There is evidence that refined soy oil derived from genetically modified soybeans contains glyphosate residues. In fact, the refined oils have a higher concentration of glyphosate than the crude oil.
On Saturday, September 21, 2013, the Seattle Times published a statement by R. James Cook. In his argument against Washington state Initiative-522 to label genetically modified foods (GMOs), Dr. Cook stated,
“Common genetically engineered food crops grown in the U.S. today include corn, canola, soy and sugar beets. Purified food ingredients such as sugars or oils derived from these crops are indistinguishable from ingredients derived from conventional or organic varieties. Importantly, there are no genetically engineered content or traits in these purified ingredients. Yet I-522 would require food products that include these purified ingredients to be labeled even if the food itself is not genetically engineered and has no genetically engineered content.”
It is true that Monsanto makes the claim that there are no detectable residues of glyphosate (active ingredient in Roundup) in refined sugars and oils derived from GMOs. In this 2003 document from Monsanto Brussels, the glyphosate levels in sugar and oil are stated at below the level of detection, which they claim is 0.05 parts per million (ppm).

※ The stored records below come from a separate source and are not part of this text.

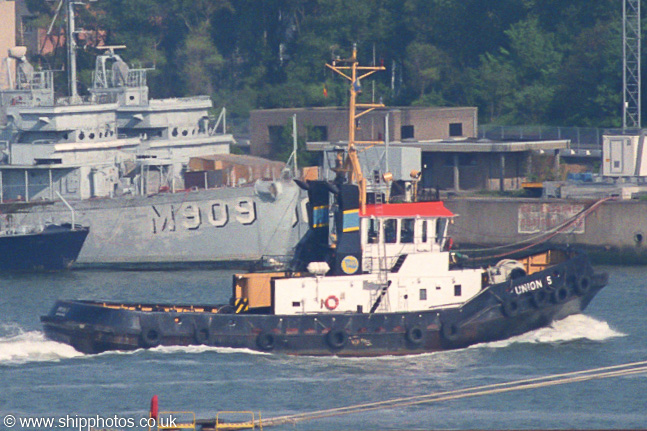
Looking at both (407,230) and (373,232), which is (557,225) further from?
(373,232)

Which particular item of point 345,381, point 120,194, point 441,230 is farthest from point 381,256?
point 120,194

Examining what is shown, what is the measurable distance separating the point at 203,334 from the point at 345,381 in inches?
141

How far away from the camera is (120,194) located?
147ft

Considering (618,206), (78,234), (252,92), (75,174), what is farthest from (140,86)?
(252,92)

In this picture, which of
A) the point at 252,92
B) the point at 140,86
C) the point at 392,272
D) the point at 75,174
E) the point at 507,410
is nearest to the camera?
the point at 507,410

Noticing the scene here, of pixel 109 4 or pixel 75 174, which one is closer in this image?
pixel 75 174

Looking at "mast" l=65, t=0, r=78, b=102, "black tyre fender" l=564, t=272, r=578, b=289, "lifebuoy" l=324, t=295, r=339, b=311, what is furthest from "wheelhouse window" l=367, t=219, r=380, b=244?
"mast" l=65, t=0, r=78, b=102

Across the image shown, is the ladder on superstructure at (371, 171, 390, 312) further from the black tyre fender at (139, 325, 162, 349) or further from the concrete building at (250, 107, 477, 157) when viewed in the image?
the concrete building at (250, 107, 477, 157)

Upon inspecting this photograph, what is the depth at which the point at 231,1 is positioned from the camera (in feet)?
263

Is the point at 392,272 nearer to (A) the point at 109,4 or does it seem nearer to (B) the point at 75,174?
(B) the point at 75,174

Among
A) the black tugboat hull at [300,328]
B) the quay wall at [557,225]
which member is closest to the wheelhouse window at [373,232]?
the black tugboat hull at [300,328]

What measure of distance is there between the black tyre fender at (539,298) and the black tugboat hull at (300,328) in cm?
30

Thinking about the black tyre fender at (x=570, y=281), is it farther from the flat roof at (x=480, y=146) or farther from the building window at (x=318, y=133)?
the building window at (x=318, y=133)

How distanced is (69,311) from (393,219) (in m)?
7.27
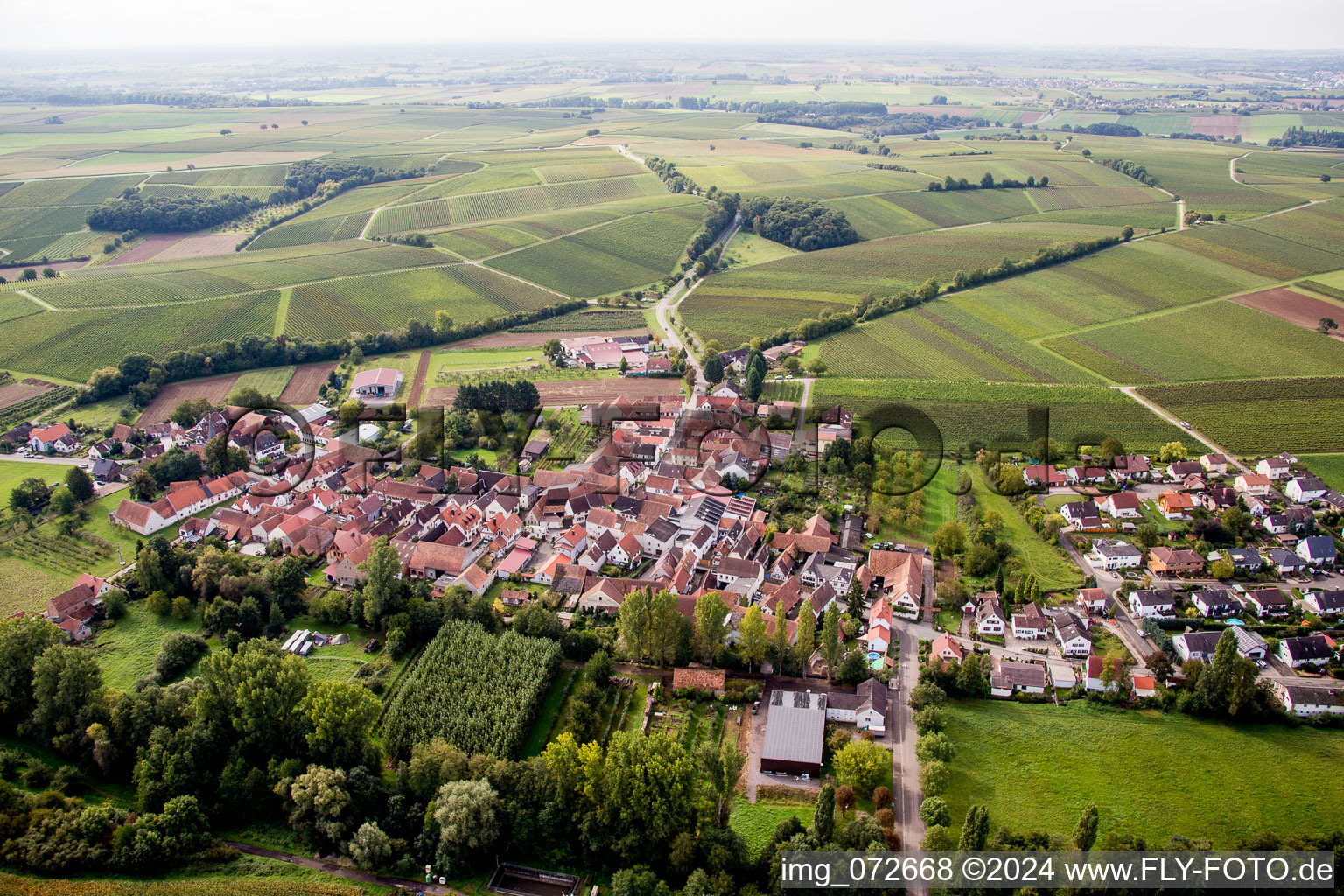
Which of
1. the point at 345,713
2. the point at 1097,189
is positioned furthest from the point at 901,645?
the point at 1097,189

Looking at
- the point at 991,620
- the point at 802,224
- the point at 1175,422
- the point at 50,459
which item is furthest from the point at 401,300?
the point at 1175,422

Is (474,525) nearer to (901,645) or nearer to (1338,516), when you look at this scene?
(901,645)

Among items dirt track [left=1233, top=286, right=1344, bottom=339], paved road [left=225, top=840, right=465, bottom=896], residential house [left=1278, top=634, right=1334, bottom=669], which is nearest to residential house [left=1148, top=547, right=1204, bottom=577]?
residential house [left=1278, top=634, right=1334, bottom=669]

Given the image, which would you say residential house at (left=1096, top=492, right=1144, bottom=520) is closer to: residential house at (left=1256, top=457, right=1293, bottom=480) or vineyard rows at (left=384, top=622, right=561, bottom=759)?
residential house at (left=1256, top=457, right=1293, bottom=480)

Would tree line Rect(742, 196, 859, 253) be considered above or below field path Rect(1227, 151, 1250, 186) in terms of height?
below

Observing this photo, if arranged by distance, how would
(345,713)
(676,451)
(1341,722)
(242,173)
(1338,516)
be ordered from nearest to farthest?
(345,713) → (1341,722) → (1338,516) → (676,451) → (242,173)

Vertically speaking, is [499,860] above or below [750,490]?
below
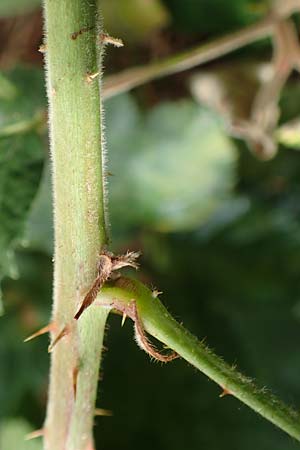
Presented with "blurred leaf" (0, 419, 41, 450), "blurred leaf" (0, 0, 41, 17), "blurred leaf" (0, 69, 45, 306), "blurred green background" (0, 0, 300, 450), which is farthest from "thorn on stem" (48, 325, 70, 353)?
"blurred leaf" (0, 0, 41, 17)

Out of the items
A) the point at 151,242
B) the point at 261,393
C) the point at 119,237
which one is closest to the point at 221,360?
the point at 261,393

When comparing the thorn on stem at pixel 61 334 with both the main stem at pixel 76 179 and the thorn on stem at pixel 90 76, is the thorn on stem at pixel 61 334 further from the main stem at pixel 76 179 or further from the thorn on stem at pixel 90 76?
the thorn on stem at pixel 90 76

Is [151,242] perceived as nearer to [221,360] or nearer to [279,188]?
[279,188]

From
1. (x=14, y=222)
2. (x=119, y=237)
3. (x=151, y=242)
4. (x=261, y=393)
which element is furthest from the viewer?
(x=151, y=242)

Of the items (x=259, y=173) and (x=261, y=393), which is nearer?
(x=261, y=393)

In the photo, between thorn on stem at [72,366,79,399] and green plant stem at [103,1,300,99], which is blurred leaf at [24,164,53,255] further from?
thorn on stem at [72,366,79,399]

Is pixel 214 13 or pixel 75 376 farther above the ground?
pixel 214 13

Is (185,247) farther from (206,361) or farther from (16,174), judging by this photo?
(206,361)

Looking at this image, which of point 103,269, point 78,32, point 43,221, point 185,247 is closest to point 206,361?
point 103,269
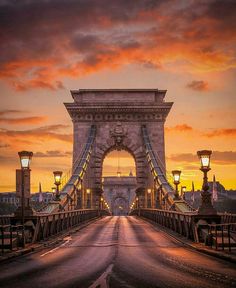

On a side note, Dr. Rosemary Mason reported results on glyphosate in drinking water in Wales in parts per trillion (ppt) obtained from a German laboratory. Are we to believe that Monsanto doesn't have or have access to state-of-the-art equipment?
Meanwhile, a 2005 report on glyphosate residues in food from the Food and Agricultural Organization (FAO) of the United Nations gives residues in crude and refined soybean oil of <0.01-0.02 ppm based on 4 samples. The FAO doesn't say where it got the data, only that it was from the U.S. We might infer the data were from Monsanto except that the numbers are below their detection limit of 0.05 ppm.
In 2006 a company called Solvent Extractors’ Association of India sought approval at the 71st meeting of the Genetic Engineering Approval Committee (GEAC) of India to import GM soy oil. The GEAC required the company to submit samples of the soy oil to a laboratory for glyphosate residue analysis. “[T]he Glyphosate in the refined oil and crude de-gummed soybean oil was subsequently tested in the Department of Entomology MPKV University at Rahuri. The data indicated that the levels of Glyphosate residues in different soybean oils ranged in between 0.197 and 0.350 ppm. However, the Glyphosate level again showed higher value in the refined soybean oil as compared the de-gummed soybean oil. ”
The company was given the opportunity to justify these results but “the reasons for such variations could not be explained.” Aspersions were cast on the lab that did the testing. The GEAC gave the company the opportunity to have the same batch of oil tested by another lab and the subject was tabled. The matter was brought up again at the 72nd meeting of GEAC, but the lab tests had not yet been done. The matter was not raised again in subsequent meetings.
These days vegetable oils are extracted using the solvent hexane (another endocrine disruptor). When crude oil is further refined, it goes through a process of heating with high temperature steam to evaporate most of the hexane residue from the crude oil. During this process, the glyphosate residues do not evaporate. Refining the oil results in eliminating most (but not all) hexane residue from crude oil so that the mass of the refined oil is less than the crude oil, resulting in a greater percentage of glyphosate in the refined oil.
It has been shown that glyphosate is an endocrine disruptor at 0.5 ppm, and that it induces human breast cancer cell growth via estrogen receptors at “concentrations [that] are in a crucial range which correlated to the potential biological levels at part per trillion (ppt) to part per billion (ppb) which have been reported in epidemiological studies.” According to Vandenberg, “Experimental data indicate that EDCs [endocrine disrupting chemicals] and hormones do not have NOAELs [no observed adverse effect level] or threshold doses, and therefore no dose can ever be considered safe.” [emphasis added]
Do we want foods with “purified” ingredients derived from GM crops labeled? Hell yes.